● Document source
· · · · ·
En entreprise, en plus de gérer la dimension professionnelle, je me devais de gérer la dimension humaine de tout mon environnement. …

Mais, au final, j’ai fini par m’adapter. Entre temps, je me suis mariée, j’ai eu des enfants. Le problème fondamental, quand on est une femme, mariée, avec des enfants, et que l’on travaille, c’est que l’on n’est jamais assez préparée, psychologiquement, à faire face à toutes ses filiales de notre propre vie : Notre relation avec Dieu , nous même, notre époux, nos enfants, notre couple, notre maison, notre foyer, notre travail, nos parents, notre propre famille, celle notre mari, , et hypothétiquement, nos ami(es). Mais on aura au moins réussi à faire plaisir à nos parents: toutes les femmes finissent à tous les coups PDG, Présidente Directrice Générale de leur propre existence….En y réfléchissant, je pense alors à…

  • Moi, Femme, avec mes cycles hormonaux qui ont une incidence incontrôlable et très souvent négative sur mes humeurs, ma forme physique et intellectuelle, évoluant dans un milieu professionnel, constamment sous pression, stressée à « temps plein » entre les humeurs des uns et des autres, les coups bas, les mauvaises langues, les égocentriques, les courtisans, les opportunistes, les arrivistes, les méchants, les menteurs et les hypocrites. Femme, qui est supposée cuisiner, dresser la table, prendre soin de tout, exactement tout, êtres vivants et objets inclus, dans la maison. Femme doit s’occuper de ce qui suit :
  • Le mari, composé de petites caprices, de temps en temps, de sauts d’humeurs, de sursauts d’égo, mais surtout, de ce besoin irrépressible d’être pouponné, chouchouté exactement, comme « Avant », quand il était célibataire. Le mari, caractérisé par cette habitude révoltante, qui est d’allonger ses jambes, télécommande à la main, engagé dans un zapping effréné et las, tandis que la marmite « Boue » et que la Femme, qui a passé EXACTEMENT la même journée que lui, donc, théoriquement aussi ou même beaucoup plus éreintée que lui, essaie de se démêler entre les frites, le poulet sur les braises, la salade, le biberon de Bébé, le diner de l’ainée et ensuite, cherche à se soustraire des caresses suggestives du mari, quand elle commence à se plonger dans un sommeil qu’elle aurait souhaité réparateur.
· · · · ·
● Données enregistrées
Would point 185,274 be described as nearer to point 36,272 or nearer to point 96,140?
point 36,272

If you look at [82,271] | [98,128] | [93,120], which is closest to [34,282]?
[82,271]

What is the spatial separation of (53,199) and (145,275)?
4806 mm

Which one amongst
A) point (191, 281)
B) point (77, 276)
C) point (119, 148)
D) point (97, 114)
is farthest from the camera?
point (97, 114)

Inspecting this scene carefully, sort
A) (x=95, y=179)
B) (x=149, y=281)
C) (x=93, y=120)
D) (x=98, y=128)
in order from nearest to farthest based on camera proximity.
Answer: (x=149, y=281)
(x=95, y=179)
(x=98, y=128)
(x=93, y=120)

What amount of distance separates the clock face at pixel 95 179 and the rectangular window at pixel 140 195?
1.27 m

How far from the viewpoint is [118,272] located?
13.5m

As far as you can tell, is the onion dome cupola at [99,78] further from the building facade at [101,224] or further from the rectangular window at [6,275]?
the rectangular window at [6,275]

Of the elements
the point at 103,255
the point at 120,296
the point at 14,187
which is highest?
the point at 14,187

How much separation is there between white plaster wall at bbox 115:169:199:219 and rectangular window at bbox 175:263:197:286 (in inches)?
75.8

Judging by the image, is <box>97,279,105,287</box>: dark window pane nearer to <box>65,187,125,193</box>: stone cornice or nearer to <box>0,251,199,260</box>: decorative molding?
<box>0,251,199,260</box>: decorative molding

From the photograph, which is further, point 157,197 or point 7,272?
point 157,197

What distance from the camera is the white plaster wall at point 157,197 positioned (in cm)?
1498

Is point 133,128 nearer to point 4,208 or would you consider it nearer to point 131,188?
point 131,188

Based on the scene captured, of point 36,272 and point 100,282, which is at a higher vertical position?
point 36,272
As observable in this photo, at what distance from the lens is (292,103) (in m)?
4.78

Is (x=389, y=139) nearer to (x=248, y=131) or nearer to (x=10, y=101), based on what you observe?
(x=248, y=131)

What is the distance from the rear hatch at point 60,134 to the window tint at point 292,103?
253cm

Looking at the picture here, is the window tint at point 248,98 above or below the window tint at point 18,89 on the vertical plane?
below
· · · · ·
● Consignes
[1] Répondez aux questions suivantes d'après le document source :
(a) Quelle dimension la narratrice devait-elle gérer en entreprise, en plus de la dimension professionnelle ?
(b) De quoi toutes les femmes finissent-elles par devenir PDG ?
(c) Qu'a le mari à la main lorsqu'il allonge ses jambes ?
[2] Reprenez le texte sur la femme qui concilie travail et vie de famille à la suite de sa dernière phrase.

● Réponses
[1]
(a) La dimension humaine de tout son environnement.
(b) De leur propre existence.
(c) La télécommande.

[2]
  • Les enfants : Ces petits bonheurs très souvent porteurs de petites douleurs. Des bobos qui ont le don de nous garder éveillé toute une nuit, alors que nous devons aller TRAVAILLER, Au BUREAU. Ces enfants, anges innocents, ces fournisseurs officiels de bonheur et d’amour, qui nous rendent la vie tellement agréable, ne devront absolument manquer de rien, sur le plan affectif, matériel et psychologique. Il faut donc assurer un suivi étroit à l’école, s’assurer qu’ils font de bons résultats, ont de bonnes fréquentations, et un comportement irréprochable vis-à-vis de leurs instituteurs, et de tout le monde, d’ailleurs.
  • La maison : Cet espace qui se doit d’être un « Haaavre de paix », un foyer chaleureux. Aucune tache sur les murs et carreaux, aucune poussière, aucune toile d’araignée, n’est tolérée. Tout doit être nickel, entre les draps, les nappes de table, les rideaux, la vaisselle, les toilettes, les chambres, le salon. La ration alimentaire doit être à jour, les courses faites à temps, last but not least, les effluves de gongo, le détail qui tue.
    Les parents : Nos chers parents, ceux qui nous ont donné la vie, nous ont éduqués, et qui, après nous avoir mis la pression pour qu’on se marie, se plaignent de leur solitude, et du fait qu’on ne vienne pas les voir tous les jours. Les mamans, elles, se transforment en machine à sous, mais dans le sens inverse. Entre les petits problèmes, le crédit de téléphone et les Khews, le compte bancaire commence à s’essouffler. Mais, en bonne croyante, on accepte tout. Les parents, c’est sacré ! On doit ensuite jongler entre la gestion des humeurs de l’Homme, les pleurs des « Mômes », et le chantage affectif de la « Maman ».
    Il y a également la famille du cher et tendre époux qui nous a adopté, et envers qui nous avons des obligations, les mêmes que nous avons envers notre propre famille, le travail, qui constitue notre gagne-pain, les « Cassage de bois ou khar matt » qui nous assurent un revenu supplémentaire et complémentaire, on se demande si on ne se dédouble pas.

 

Décidément ! Avec du recul, on se rend compte qu’on devrait décerner le prix Nobel du courage, de l’abnégation, de l’héroïsme, de la sensibilité et de l’humilité à nous, les femmes d’aujourd’hui, nous les femmes, qui, en plus de gérer toutes filiales de notre existence, continuons à rester humaines, sensibles, tendres et fortes.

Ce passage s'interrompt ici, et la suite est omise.